**SUPPLIED PASSAGE:**
......
The memo makes the decision legible and revisable.
That legibility is worth more than it costs. The memo takes three hours to write. The system it governs will run for months or years. The ratio is favorable.
A source you should trust
- Lessons 1 through 9 of this course. All of them. The memo is the integration artifact; if a section of the memo is weak, the corresponding lesson is the place to go back and re-read.
- Cognition's essay and Anthropic's essay. Both are required reading before the memo is finalized. If you have not read one of them, the task-shape analysis will have a gap.
A recipe
A three-hour capstone working session:
- Pick the system. (10 minutes) Be specific: what is the job-to-be-done, what tools does the system use, what does the output look like?
- Task-shape analysis. (30 minutes) Run the four-question fan-out test. Name the regime. Re-read the relevant essay with the specific task in mind.
- Single-agent counterfactual. (30 minutes) Sketch the single-agent version in enough detail that you could build it. What tools does it call? What is the context window at peak? What is the latency per task?
- Decision and disagreement-resolution. (15 minutes) One sentence for the decision. One paragraph for the reasoning.
- If multi-agent: design the five sub-artifacts. (60 minutes) Do not skip any of the five. The ones that are hardest to write are the ones most likely to cause incidents.
......
**INFORMATION GIVEN:**
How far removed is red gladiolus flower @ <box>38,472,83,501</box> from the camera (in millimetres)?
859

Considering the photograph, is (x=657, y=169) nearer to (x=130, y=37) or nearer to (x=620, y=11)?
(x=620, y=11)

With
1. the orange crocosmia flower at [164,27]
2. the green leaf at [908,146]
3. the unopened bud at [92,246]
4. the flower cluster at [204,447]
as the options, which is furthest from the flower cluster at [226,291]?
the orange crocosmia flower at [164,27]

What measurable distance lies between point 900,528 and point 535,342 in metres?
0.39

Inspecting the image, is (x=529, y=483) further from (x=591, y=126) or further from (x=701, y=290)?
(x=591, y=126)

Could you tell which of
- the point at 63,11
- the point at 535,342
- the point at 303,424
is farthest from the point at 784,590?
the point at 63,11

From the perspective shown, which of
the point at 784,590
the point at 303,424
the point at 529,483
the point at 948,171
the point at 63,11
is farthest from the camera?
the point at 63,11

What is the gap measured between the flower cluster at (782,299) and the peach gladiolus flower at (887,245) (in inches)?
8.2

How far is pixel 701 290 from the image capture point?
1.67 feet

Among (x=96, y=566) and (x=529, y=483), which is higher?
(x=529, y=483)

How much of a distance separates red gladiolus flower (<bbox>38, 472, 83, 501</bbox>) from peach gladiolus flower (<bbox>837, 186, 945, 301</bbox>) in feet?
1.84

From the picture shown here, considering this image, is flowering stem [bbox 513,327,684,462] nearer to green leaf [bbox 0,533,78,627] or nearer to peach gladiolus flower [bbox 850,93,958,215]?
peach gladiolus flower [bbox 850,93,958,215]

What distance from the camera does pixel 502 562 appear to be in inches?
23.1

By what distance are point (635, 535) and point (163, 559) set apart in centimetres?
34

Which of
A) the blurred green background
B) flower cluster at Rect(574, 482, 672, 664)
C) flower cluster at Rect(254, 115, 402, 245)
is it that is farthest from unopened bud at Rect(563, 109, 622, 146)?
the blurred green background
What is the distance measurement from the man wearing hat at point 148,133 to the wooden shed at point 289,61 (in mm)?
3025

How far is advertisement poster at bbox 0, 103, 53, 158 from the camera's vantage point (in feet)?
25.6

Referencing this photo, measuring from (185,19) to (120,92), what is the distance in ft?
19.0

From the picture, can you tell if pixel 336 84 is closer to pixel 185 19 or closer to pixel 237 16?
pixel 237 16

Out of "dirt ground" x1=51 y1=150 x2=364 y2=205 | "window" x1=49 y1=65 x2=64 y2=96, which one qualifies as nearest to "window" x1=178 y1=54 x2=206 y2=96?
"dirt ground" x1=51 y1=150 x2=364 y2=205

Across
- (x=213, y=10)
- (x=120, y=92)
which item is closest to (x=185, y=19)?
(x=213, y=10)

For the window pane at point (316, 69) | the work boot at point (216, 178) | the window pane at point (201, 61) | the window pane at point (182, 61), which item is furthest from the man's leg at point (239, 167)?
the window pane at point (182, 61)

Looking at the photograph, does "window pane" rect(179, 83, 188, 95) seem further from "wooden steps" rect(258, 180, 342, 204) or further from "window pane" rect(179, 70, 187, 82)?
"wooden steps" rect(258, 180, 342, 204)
......
**USING THE INFORMATION:**
(1) Answer these questions about the capstone memo passage:
(a) How long does the memo take to write?
(b) How many minutes does the recipe give to the single-agent counterfactual?
(c) Which two essays must be read before the memo is finalized?
(2) Write the next part of the capstone memo passage, picking up after its final line.
The rows come from a separate source that is unrelated to the text.

**RESULTS IN ORDER:**
(1)
(a) Three hours.
(b) 30 minutes.
(c) Cognition's essay and Anthropic's essay.

(2)
- One-page memo. (30 minutes) Write to a non-technical leadership audience. Cut jargon. Name the lever, the risk, and the rollback.
- Sleep on it. Revisit tomorrow. Decisions that look clean at hour three often look questionable at hour twenty-four.
The smell of it going wrong
The decision was made before the analysis was written. This is the most common failure mode of design memos: the author already knows the conclusion and works backward. The tell is a task-shape analysis that focuses entirely on why the chosen option is good rather than interrogating whether it is justified.
The single-agent counterfactual is a strawman. If the single-agent version in the memo is obviously incomplete or impossible, the multi-agent decision has not been tested against a real baseline.
The justification is "it sounds cleaner." By lesson ten, this should feel like a red flag without needing a rule to name it.
The memo is more than two pages. If the decision requires more than two pages to justify, either the analysis has not been synthesized, or the author is hedging. A two-page memo that is read is worth more than a ten-page memo that is not.
A judgment call from real work
PL has lived both decisions, and they are the worked examples above.
The pl-judgment MCP server is a deliberate single-agent design. The task is applying a structured rule set to a candidate where rules interact and context accumulates. The multi-agent alternative was designed, written out, and rejected. The rejection memo exists.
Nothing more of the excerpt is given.